2.3 Entdeckungswahrscheinlichkeit
Nicht alle Fehler werden über die Qualitätssicherungsmaßnahmen direkt erkannt, es können Fehlern Wahrscheinlichkeiten der Entdeckung zugeordnet werden. Wichtig es es, in “kritischen Systemen” die Fehler zu entdecken.
Die Entdeckungswahrscheinlichkeit hängt oft mit der Einfachheit der Entdeckung zusammen.
2.4 Zeitpunkt der Entdeckung
Generell gilt: Je früher ein Fehler entdeckt wird, umso besser. Die Behebung eines früh entdeckten Fehlers ist kostengünstiger, insbesondere dann, wenn das fehlerhafte System / Produkt bereits “ausgerollt” ist. Zur Verdeutlichung dieses Sachverhalts kann die 10er Regel herangezogen werden: Zwischen den einzelnen Entwicklungsstufen erhöhen sich die Kosten der Fehlerbehebung um den Faktor 10. Abbildung 2.2 zeigt die → 10er-Regel der Kostensteigerung zur Behebung von Fehlern bei einem Projekt.
Abbildung 2.2: Die 10er-Regel mit → Projektphasen
2.5 Fehlerbehebungsaufwand
Der Fehlerbehebungsaufwand — die Kosten der Fehlerbehebung — ist ein zentrales Kriterium zur Fehlerbewertung. Es ist das Ziel, den → Aufwand zur Behebung der Fehler möglichst gering zu halten. Ist ein Fehler / Fehlerzustand aufgetreten, so wird der Aufwand zur Behebung durch den Fehlermanager bestimmt.
3. Der Umgang mit der Fehlerklassifikation
Die Fehlerklassifikation greift nicht erst bei der Entdeckung von Fehlern, sondern sollte unbedingt vorher, am besten beim Entwurf des Systems berücksichtigt werden. Wenn beispielsweise ein kritisches System entwickelt werden soll, so muss frühzeitig geklärt werden, welcher Grad der Fehlerfreiheit angestrebt wird. Wenn ein weitestgehend fehlerfreies System entstehen soll, so muss überlegt werden, wie …
- hoch die Kosten der Fehlervermeidung sind.
- einfach Fehler entdeckt werden können.
- die Entdeckungswahrscheinlichkeit ist.
- der Zeitpunkt der Entdeckung von Fehlern “nach vorne” geschoben werden kann.
Daher muss bei solchen Systemen die Fehlerentdeckung und ‑behebung bereits beim Systementwurf / bei der Systemdefinition berücksichtigt werden, es muss eine Architektur gewählt werden, die entsprechende Mechanismen vorsieht. Zudem müssen die Entwicklungs- und Serviceprozesse passend konzipiert werden.
Abbildung 3.1 zeigt zu den fünf Fehlerklassifikationsmöglichkeiten aus Kapitel 2 drei weitere Merkmale:
- Wann zu ermitteln?
- Wer ist verantwortlich?

_Anforderung:_
Gib bitte den Textauszug zwischen „Daher muss bei“ und „Wer ist verantwortlich?“, beide eingeschlossen, erneut wieder und tausche dabei „Serviceprozesse“ gegen „Wartungsprozesse“ aus.

_Bereitgestelltes Material:_
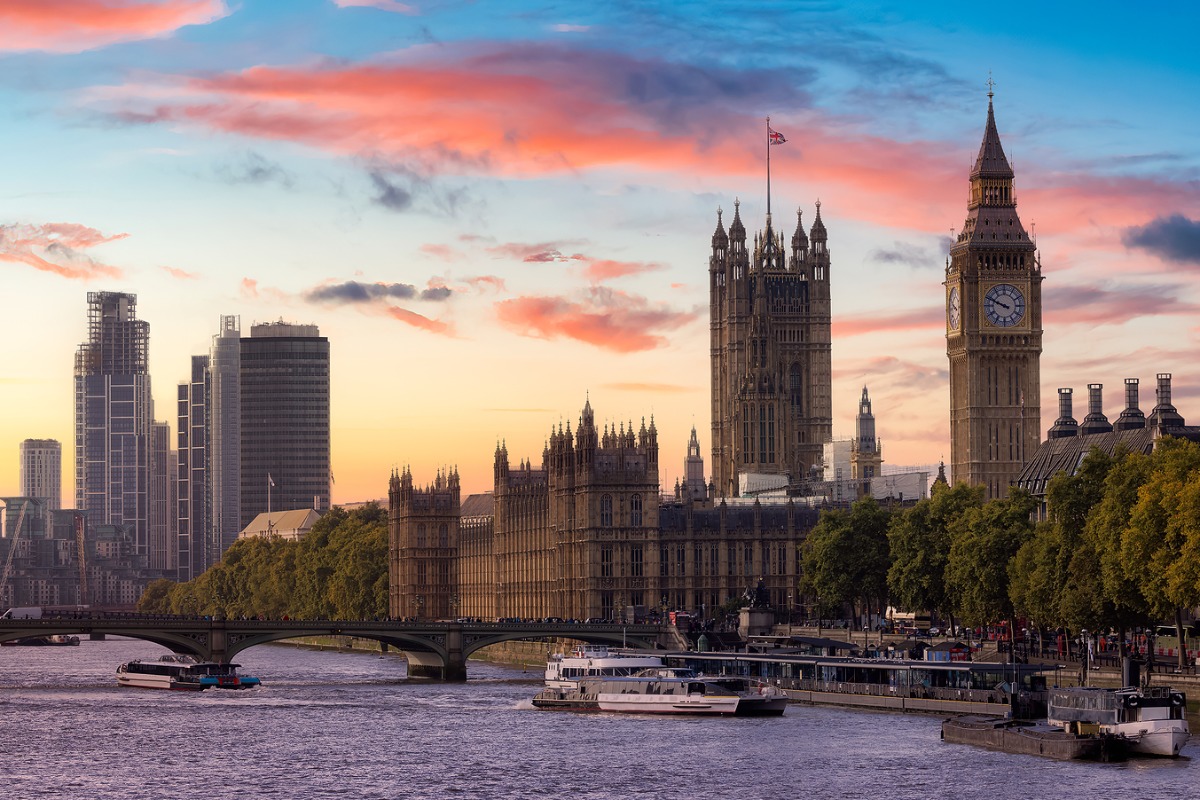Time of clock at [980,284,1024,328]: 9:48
--
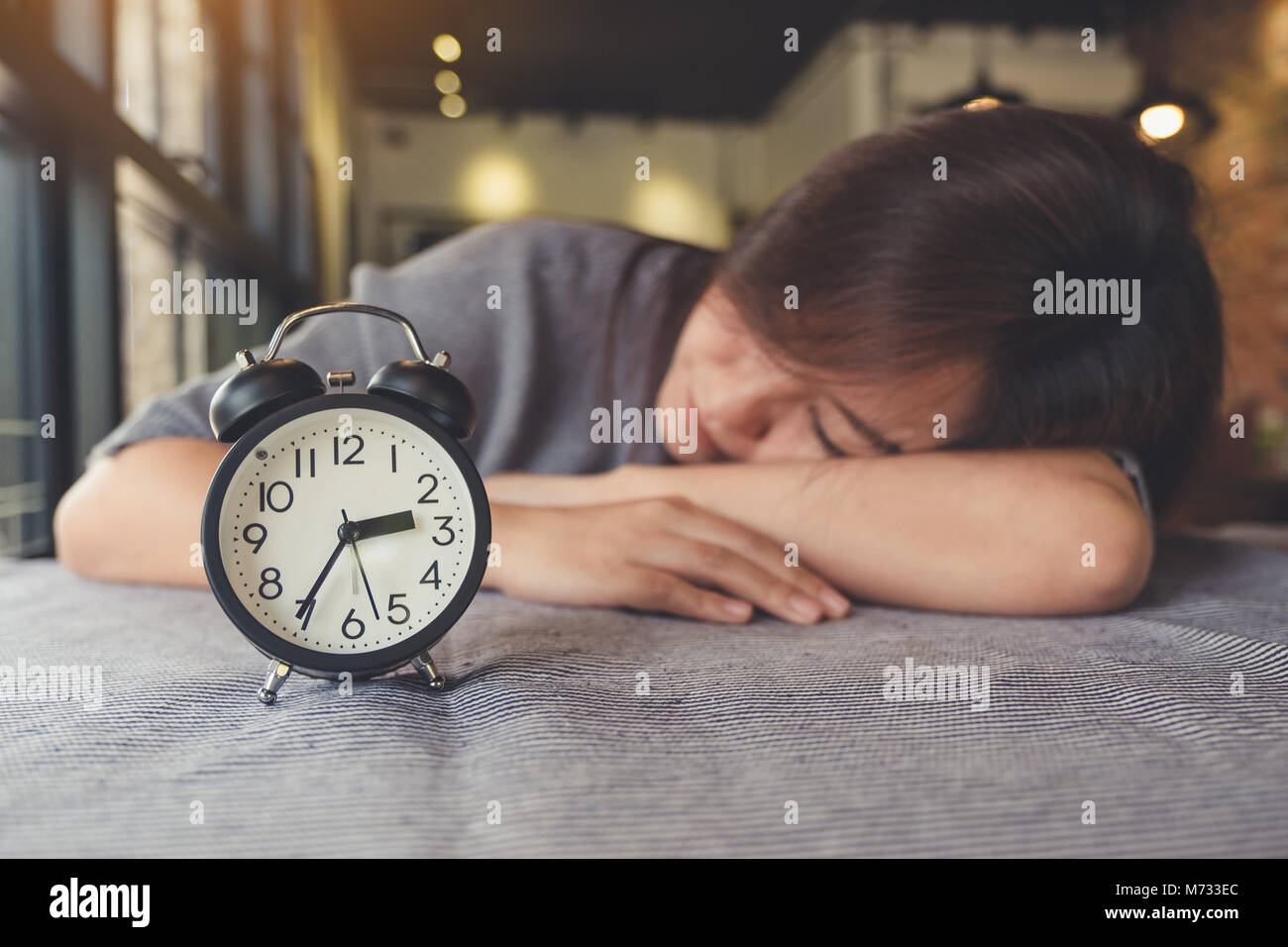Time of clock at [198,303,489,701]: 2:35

_Lösung:_
Daher muss bei solchen Systemen die Fehlerentdeckung und ‑behebung bereits beim Systementwurf / bei der Systemdefinition berücksichtigt werden, es muss eine Architektur gewählt werden, die entsprechende Mechanismen vorsieht. Zudem müssen die Entwicklungs- und Wartungsprozesse passend konzipiert werden.
Abbildung 3.1 zeigt zu den fünf Fehlerklassifikationsmöglichkeiten aus Kapitel 2 drei weitere Merkmale:
- Wann zu ermitteln?
- Wer ist verantwortlich?